Конец милой дамы был скор. Сижу это я в своей комнате, курю — вдруг кто-то отчаянно застучал в дверь. Кати отворила: Анна! Я сразу понял, в чем дело, — кухарка не имела обыкновения подниматься к нам.
Я спустился. Не очень-то это было приятно. От этого посещения у меня до сего дня осталось отвратительное воспоминание: как удалось закрыть эти огромные шары глаз?
В гробу она лежала маленькая и тощая. Кто бы подумал? Живой она казалась такой долговязой! Видно, все человеческие впечатления весьма относительны.
После похорон я вызвал к себе Анну и, словом, прогнал ее. Не по-злому — нет, боже сохрани! Назначил ей даже маленькую пенсию. Но люди неблагодарны, даже когда с ними обходишься по-рыцарски. Клевета… Сплетни… Болтовня о старой собаке, которую отправили на живодерню, когда она отслужила, и всякое такое. Вот увидите, его бессердечие не принесет ему счастья! В общем, зевота берет от подобных толков. Зевота! Тетка Каролина была последней. С нею из Есенице исчезла фамилия «Хайн».
А теперь стисни зубы, старый приятель! Что такое эти две остановки? — Так, шуточки, щекотание мертвых под носом. Ничего ужасного, просто немножко горького смеха. То, что ждет впереди, — куда горше. Тут-то речь шла всего лишь о двух деревянных куклах. Кукольник ведь тоже усмехается, когда снимает горностаевую мантию с короля и захлопывает пасть черту. Теперь же речь пойдет о большем. Речь пойдет о моем ребенке! Ни к кому на свете я еще так не привязывался душою, как к нему. Ох, как я к нему привязался! Всей кровью прикипел…
Мудро говорят немощные старцы: нет на свете существа, которому не было бы хоть что-то свято. У самого отъявленного циника есть в душе какой-нибудь сокровенный уголок, где он молится, где он повергается ниц, где он близок к слезам. Самая свирепая тигрица мурлычет, довольная, когда ее сосут детеныши.
Сколько лет прошло со смерти старой Каролины? Только два года. Но в эти два года не было па небе ни малейшей тучки. Пожалуй, только вот Кати… Она слишком добросовестно проглотила глоток горького вина, которое ее заставили пить, и теперь давится этим глотком. Кати превратилась в смиренную и покорную служанку — так изменилась Кати-любовница… Но что мне до нее? У меня был мой сын. А Кати? Кати… Я не был женат на ней и не имел никаких юридических обязательств. Я мог в любую минуту избавиться от ее чересчур навязчивой заботливости, стоило только захотеть.

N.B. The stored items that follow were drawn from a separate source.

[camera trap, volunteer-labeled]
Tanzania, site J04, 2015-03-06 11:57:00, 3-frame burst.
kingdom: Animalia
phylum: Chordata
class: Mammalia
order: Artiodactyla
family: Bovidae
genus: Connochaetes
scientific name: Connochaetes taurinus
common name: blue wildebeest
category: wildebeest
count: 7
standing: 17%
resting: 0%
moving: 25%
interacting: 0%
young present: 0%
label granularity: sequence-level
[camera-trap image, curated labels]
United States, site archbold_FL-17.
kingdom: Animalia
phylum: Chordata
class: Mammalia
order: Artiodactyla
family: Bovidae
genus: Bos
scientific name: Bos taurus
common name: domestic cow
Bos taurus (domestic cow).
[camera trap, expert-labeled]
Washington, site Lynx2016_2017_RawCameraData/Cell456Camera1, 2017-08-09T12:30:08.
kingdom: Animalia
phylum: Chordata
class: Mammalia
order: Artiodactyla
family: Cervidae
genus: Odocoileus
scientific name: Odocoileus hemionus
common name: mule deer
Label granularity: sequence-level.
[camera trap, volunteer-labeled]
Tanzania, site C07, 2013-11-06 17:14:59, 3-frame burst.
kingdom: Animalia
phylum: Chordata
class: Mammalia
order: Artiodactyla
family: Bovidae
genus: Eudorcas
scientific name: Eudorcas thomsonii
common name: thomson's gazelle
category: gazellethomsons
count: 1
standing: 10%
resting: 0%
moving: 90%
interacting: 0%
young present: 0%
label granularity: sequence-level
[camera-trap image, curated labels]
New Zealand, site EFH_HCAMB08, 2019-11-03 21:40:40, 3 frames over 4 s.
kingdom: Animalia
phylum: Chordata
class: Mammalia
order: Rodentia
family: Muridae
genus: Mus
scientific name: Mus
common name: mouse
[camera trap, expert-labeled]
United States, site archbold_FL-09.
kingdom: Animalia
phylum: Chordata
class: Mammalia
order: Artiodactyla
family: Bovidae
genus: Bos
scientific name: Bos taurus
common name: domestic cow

Я, конечно, не захотел и не сделал этого. У Кати еще все тот же золотистый чубчик и упругие груди — только глаза ее как-то погасли. Но когда ночью просыпается ленивое желание — кому нужно сияние глаз? Я никогда не лишил бы своего ребенка этой женщины. Заменить ее было бы невозможно.
А она вбила себе в голову отслужить мальчику за все, чем она погрешила против его матери. Что ж, хочет — пускай. Я не отнимал у нее этой навязчивой идеи. Кати вся в трудах, вся в хлопотах — даже изучала пособия по воспитанию детей!
Состоя в таких свободных отношениях, мы трое являли собой пример прекрасной семьи. Швайцар на заводе и Швайцар дома были два совершенно разных человека. Этого я и хотел. Так я это и представлял себе. Работа — дело трезвое и серьезное. Любовь же порой имеет право и на некоторое сумасбродство. Она имеет право быть снисходительной, шаловливой, ласковой.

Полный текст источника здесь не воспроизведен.